Scientists are trying to redefine the capabilities of quantum computers
Leading the breakthrough are Benedikt Tissot and Guido Burkard, who are using an advanced method to enable the smooth exchange of information between quantum bits (qubits) using photons as messengers.
A future where computers can solve problems beyond expectations
That’s the promise of quantum computers. But qubits are the building blocks of quantum computers and are very delicate. They’re like tiny atomic-scale systems that can easily lose their information.
They’re turning to photons, which make up light, to ferry quantum information between qubits. This can be described as making qubits “fly” – hence the term “flying qubits.”

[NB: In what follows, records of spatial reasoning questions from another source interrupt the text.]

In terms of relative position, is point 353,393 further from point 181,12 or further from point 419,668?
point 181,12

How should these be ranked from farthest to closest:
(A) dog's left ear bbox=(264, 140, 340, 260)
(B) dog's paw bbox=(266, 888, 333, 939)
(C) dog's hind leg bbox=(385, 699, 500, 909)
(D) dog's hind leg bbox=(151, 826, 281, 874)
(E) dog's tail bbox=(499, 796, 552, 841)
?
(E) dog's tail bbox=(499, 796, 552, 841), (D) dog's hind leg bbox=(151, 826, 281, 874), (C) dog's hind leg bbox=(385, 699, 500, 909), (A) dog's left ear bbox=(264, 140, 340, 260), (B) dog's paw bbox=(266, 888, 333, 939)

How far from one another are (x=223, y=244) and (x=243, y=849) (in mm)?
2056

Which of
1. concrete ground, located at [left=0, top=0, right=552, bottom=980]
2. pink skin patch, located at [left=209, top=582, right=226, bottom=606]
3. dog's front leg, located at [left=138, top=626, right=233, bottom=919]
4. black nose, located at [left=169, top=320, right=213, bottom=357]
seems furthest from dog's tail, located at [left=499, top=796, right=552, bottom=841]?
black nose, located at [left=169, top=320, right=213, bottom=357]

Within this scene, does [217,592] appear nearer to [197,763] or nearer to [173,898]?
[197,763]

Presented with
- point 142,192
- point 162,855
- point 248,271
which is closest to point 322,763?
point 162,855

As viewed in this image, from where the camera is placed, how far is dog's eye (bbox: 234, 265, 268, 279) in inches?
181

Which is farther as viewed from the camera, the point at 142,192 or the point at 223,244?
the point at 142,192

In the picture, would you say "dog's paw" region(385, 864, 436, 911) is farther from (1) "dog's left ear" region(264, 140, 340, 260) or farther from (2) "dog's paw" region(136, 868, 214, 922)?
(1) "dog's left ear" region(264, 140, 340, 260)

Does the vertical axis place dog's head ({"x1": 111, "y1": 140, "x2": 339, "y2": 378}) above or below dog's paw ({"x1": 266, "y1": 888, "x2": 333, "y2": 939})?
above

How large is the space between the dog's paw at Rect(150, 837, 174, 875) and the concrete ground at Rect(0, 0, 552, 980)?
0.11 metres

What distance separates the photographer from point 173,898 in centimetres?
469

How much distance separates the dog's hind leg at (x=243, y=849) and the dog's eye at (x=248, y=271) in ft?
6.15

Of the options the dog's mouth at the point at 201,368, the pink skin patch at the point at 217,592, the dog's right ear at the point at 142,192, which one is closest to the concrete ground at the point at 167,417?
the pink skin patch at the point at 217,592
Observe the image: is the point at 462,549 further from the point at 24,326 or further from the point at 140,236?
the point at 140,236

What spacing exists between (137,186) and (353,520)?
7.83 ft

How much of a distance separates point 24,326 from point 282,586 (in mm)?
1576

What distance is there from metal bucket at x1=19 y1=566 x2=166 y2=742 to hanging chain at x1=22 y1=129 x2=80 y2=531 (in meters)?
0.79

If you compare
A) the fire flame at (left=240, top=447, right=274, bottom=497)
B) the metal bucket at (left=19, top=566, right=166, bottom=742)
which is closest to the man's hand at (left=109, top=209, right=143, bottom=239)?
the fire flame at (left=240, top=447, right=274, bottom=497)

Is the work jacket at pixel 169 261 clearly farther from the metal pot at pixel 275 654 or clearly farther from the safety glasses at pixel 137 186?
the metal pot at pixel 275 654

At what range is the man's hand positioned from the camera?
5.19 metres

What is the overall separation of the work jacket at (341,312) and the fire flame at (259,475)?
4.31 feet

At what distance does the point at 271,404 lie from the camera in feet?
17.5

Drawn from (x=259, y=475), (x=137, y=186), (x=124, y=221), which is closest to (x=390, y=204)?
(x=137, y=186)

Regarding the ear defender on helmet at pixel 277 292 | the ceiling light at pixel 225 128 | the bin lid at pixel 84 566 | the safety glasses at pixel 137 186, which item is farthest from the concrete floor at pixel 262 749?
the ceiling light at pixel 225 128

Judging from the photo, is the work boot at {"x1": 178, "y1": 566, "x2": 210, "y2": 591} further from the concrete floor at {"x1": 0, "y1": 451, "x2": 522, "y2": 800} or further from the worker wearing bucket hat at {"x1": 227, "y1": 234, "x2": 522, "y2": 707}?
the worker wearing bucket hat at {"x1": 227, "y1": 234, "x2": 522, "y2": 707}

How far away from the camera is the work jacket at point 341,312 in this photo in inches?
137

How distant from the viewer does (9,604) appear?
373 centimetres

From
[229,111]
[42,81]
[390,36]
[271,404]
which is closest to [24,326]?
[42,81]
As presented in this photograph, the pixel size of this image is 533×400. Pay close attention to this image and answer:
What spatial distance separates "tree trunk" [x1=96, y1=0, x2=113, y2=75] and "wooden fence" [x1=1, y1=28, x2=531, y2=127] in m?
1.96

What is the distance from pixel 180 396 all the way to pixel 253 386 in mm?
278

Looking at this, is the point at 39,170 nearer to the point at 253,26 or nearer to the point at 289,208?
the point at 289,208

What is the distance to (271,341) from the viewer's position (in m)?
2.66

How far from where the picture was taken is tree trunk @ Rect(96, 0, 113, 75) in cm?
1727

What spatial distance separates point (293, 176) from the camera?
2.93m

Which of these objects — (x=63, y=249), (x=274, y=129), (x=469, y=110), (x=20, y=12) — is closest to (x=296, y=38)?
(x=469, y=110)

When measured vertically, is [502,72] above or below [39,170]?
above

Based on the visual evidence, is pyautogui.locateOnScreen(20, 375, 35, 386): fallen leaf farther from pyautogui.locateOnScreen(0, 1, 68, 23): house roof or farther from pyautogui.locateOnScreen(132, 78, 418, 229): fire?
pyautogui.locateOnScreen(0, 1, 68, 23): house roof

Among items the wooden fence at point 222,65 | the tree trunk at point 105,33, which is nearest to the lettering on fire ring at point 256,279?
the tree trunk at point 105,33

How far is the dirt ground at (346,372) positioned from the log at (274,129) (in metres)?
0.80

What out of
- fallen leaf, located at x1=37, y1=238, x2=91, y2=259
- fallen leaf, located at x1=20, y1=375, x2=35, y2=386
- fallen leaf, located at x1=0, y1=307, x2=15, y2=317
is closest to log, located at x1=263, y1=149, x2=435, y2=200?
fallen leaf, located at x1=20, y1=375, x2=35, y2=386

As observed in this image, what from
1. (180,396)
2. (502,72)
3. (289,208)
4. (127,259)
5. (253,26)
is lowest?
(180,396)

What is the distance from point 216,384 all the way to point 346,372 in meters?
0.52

“We are proposing a paradigm shift from optimising the control during the generation of the photon to directly optimising the temporal shape of the light pulse in the flying qubit,” explains Guido Burkard.
Flying qubits
Their method revolves around stimulated Raman emissions, a technique that transforms qubits into photons in a highly controlled way.

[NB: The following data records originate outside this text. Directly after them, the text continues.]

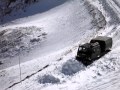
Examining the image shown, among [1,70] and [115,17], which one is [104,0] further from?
[1,70]

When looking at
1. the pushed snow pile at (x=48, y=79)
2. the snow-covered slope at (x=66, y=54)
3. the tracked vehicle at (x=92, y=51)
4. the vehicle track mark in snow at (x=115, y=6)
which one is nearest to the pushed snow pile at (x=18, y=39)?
the snow-covered slope at (x=66, y=54)

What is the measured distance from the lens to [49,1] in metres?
60.9

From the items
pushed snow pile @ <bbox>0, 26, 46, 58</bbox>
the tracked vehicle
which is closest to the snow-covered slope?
the tracked vehicle

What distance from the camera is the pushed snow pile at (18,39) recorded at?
4466 centimetres

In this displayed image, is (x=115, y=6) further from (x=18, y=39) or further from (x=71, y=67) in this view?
(x=71, y=67)

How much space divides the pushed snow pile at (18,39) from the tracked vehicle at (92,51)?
15746 millimetres

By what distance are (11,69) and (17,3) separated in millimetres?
29600

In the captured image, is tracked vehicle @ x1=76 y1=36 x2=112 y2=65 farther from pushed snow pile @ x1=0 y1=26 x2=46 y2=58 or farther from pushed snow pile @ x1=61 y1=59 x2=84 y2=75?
pushed snow pile @ x1=0 y1=26 x2=46 y2=58

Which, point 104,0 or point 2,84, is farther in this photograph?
point 104,0

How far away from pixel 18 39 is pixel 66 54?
1526cm

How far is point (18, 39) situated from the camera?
47.1 metres

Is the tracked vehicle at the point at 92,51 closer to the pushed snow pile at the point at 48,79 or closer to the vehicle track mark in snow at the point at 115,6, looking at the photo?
the pushed snow pile at the point at 48,79

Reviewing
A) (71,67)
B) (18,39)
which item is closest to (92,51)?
(71,67)

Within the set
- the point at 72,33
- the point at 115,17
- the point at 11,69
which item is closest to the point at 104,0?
the point at 115,17
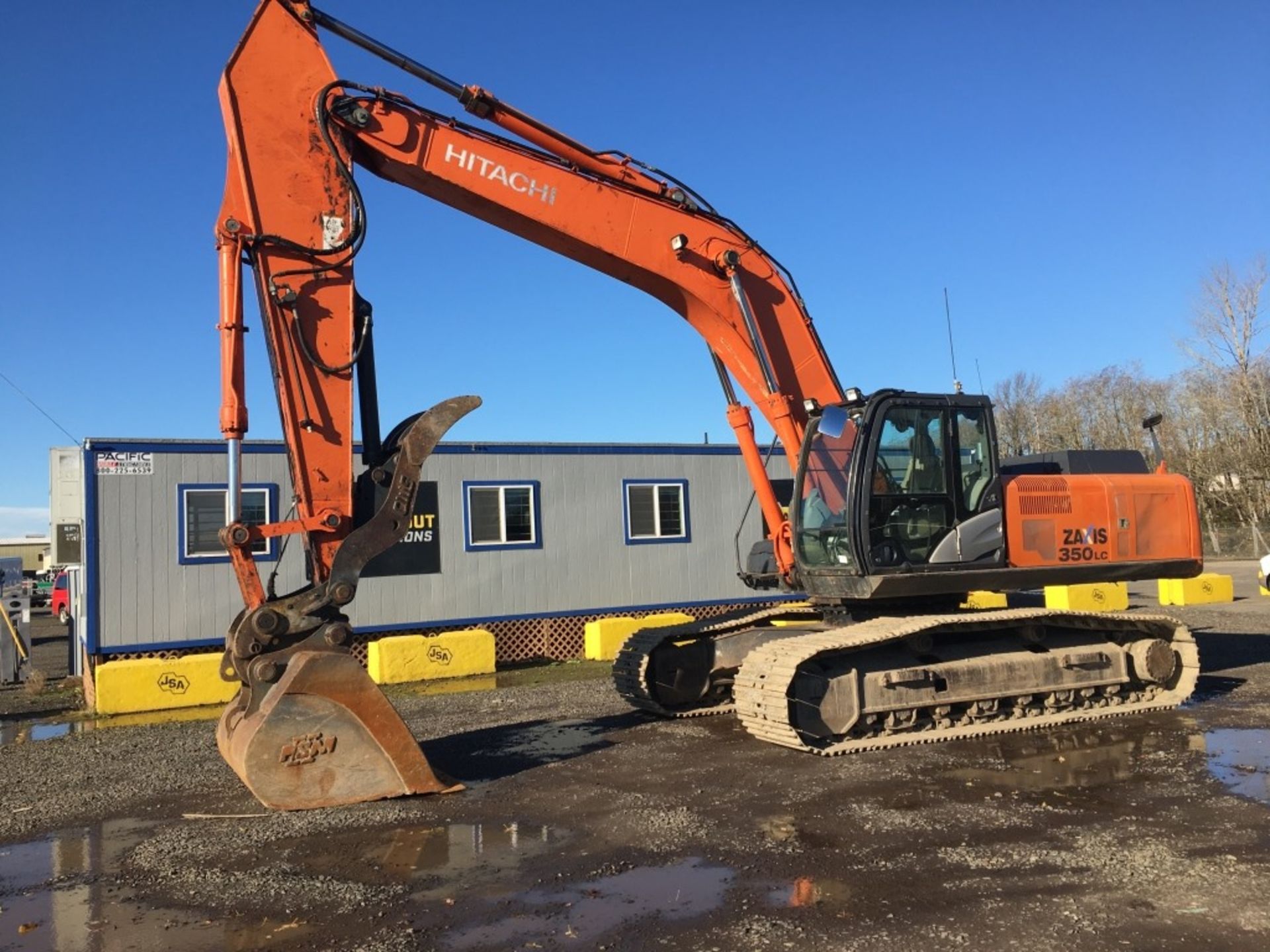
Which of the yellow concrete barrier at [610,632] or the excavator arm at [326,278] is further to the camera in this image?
the yellow concrete barrier at [610,632]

What sets their approach apart is fine-tuning the light pulse’s shape rather than just focusing on creating photons.
It’s like sending messages over long distances using light instead of wires. In regular computers, we use electrons to carry information. In quantum computers, it’s about converting qubits into a form that photons can easily carry.
A three-level system
Tissot and Burkard have developed a system with multiple levels of control over the photons. To adjust exactly how, when, and where the information flows.
While using stimulated Raman emissions isn’t new, using them to send qubit states directly is groundbreaking. And it’s not just about sending information – it’s about doing it with precision and accuracy.

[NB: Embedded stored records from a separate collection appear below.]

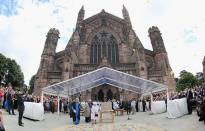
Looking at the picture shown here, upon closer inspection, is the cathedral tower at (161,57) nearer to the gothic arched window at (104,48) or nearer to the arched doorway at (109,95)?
the gothic arched window at (104,48)

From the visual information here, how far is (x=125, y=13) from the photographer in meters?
41.9

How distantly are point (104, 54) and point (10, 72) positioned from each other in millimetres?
24501

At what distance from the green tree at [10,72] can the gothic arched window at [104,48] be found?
71.8ft

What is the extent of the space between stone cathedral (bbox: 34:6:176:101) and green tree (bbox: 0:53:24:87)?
1813cm

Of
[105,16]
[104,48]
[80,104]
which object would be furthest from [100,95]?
[80,104]

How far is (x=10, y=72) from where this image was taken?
168ft

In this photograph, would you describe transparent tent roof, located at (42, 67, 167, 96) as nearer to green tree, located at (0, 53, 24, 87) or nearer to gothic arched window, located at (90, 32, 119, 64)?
gothic arched window, located at (90, 32, 119, 64)

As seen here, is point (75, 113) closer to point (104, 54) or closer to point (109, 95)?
point (109, 95)

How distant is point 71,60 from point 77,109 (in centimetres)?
1763

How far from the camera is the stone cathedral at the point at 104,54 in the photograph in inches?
1270

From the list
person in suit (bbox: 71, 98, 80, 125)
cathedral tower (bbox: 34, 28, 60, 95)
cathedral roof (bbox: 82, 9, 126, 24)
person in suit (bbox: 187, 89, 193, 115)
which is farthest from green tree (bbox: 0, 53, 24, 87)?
person in suit (bbox: 187, 89, 193, 115)

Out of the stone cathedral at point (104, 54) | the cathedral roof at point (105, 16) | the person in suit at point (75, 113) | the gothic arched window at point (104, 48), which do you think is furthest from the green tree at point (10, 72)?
the person in suit at point (75, 113)

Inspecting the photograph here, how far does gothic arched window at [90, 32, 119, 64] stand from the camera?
36.8m

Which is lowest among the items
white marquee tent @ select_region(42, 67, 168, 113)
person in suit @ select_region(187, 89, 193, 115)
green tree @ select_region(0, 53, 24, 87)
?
person in suit @ select_region(187, 89, 193, 115)
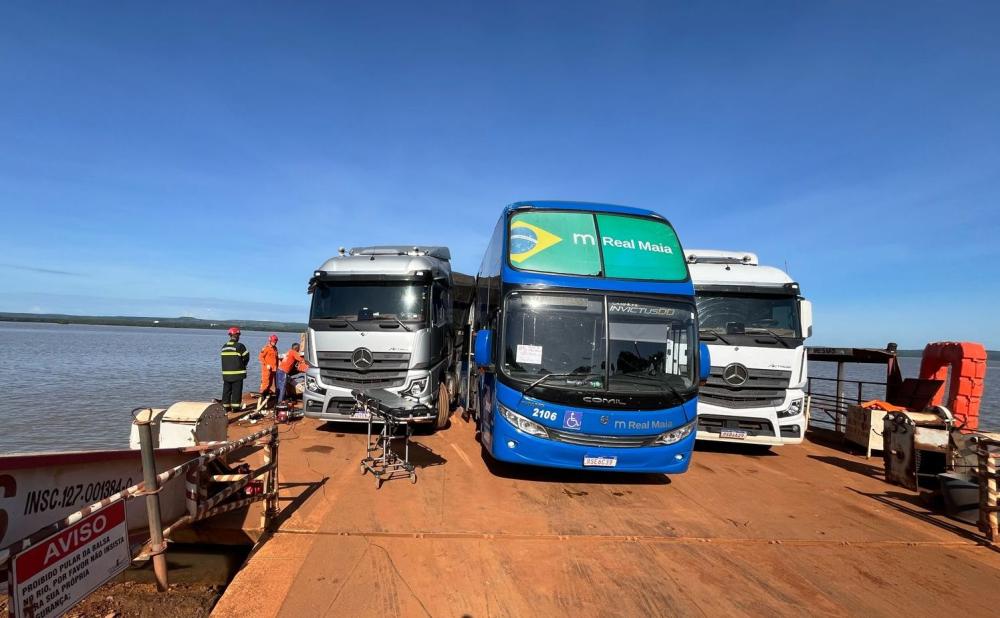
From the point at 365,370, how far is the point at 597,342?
4.34 m

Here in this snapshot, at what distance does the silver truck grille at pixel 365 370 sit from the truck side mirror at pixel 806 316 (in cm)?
667

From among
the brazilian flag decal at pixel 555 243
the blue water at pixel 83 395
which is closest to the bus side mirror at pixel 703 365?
the brazilian flag decal at pixel 555 243

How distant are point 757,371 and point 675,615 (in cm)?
543

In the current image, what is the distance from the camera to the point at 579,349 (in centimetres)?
591

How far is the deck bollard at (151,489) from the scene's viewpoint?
3.03 m

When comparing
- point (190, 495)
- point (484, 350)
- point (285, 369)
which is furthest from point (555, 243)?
point (285, 369)

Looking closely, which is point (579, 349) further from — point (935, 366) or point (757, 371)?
point (935, 366)

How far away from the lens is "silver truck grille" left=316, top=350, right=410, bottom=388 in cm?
840

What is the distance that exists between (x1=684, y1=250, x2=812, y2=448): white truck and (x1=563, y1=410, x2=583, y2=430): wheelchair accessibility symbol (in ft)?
10.7

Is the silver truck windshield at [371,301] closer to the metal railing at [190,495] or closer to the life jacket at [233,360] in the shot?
the life jacket at [233,360]

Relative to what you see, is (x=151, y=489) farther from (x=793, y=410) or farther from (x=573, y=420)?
(x=793, y=410)

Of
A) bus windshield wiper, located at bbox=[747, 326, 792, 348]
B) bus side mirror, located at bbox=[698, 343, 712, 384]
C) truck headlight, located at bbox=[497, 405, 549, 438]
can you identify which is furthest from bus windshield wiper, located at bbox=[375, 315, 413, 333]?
bus windshield wiper, located at bbox=[747, 326, 792, 348]

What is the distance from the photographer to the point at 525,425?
5.77 metres

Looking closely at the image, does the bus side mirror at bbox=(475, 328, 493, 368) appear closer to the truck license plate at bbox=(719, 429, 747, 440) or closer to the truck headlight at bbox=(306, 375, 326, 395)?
the truck headlight at bbox=(306, 375, 326, 395)
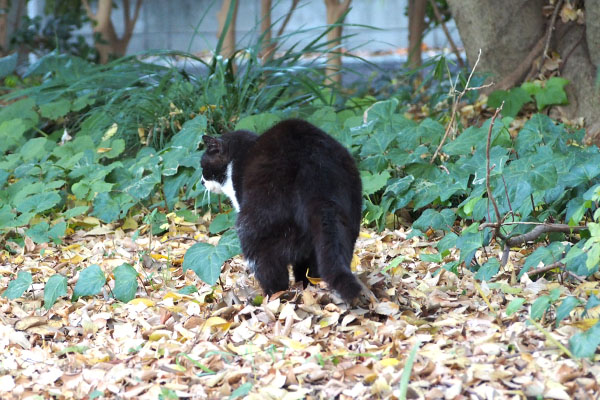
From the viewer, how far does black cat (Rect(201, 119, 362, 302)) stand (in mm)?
3092

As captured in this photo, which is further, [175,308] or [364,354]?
[175,308]

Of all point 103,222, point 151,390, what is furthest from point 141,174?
point 151,390

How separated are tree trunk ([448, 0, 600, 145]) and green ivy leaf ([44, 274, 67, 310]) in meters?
4.36

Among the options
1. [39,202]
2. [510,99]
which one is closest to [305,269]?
[39,202]

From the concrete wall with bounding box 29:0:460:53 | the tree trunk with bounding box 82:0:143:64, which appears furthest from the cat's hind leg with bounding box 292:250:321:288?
the concrete wall with bounding box 29:0:460:53

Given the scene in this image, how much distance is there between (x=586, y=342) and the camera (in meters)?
2.60

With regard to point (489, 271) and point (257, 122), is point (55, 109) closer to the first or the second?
point (257, 122)

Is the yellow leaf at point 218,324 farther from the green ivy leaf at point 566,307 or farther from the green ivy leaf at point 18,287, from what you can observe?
the green ivy leaf at point 566,307

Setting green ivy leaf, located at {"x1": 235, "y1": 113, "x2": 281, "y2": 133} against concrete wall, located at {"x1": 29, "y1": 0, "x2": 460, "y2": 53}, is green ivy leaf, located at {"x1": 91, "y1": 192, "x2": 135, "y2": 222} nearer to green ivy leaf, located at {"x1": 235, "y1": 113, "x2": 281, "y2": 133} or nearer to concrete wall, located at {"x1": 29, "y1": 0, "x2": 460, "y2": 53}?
green ivy leaf, located at {"x1": 235, "y1": 113, "x2": 281, "y2": 133}

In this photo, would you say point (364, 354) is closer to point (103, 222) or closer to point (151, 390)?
point (151, 390)

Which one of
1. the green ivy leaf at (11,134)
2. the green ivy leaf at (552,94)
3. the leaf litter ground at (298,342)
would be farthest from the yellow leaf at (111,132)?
the green ivy leaf at (552,94)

“We need to consider several aspects,” says Tissot: “We want to control the direction in which the information flows — as well as when, how quickly and where it flows to. That’s why we need a system that allows for a high level of control.”
Their work, published in Physical Review Research in February 2024, dives deep into the intricate workings of this method.
Tissot and Burkard are paving the way for a new era in computers, one where the exchange of information between qubits is not just possible but efficient and reliable.